> _Records_:
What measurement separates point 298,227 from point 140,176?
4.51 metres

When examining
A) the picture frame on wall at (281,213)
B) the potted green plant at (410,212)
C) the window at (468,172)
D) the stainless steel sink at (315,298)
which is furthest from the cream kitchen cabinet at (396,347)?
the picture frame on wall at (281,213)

> _Problem description_:
Copy out the records above line for line, leaving every word and number unchanged.

> _Answer to the problem_:
What measurement separates point 298,227 from point 140,176?
4.51 metres

When examining
A) the picture frame on wall at (281,213)
B) the potted green plant at (410,212)
C) the window at (468,172)
D) the stainless steel sink at (315,298)
which is furthest from the cream kitchen cabinet at (396,347)?
the picture frame on wall at (281,213)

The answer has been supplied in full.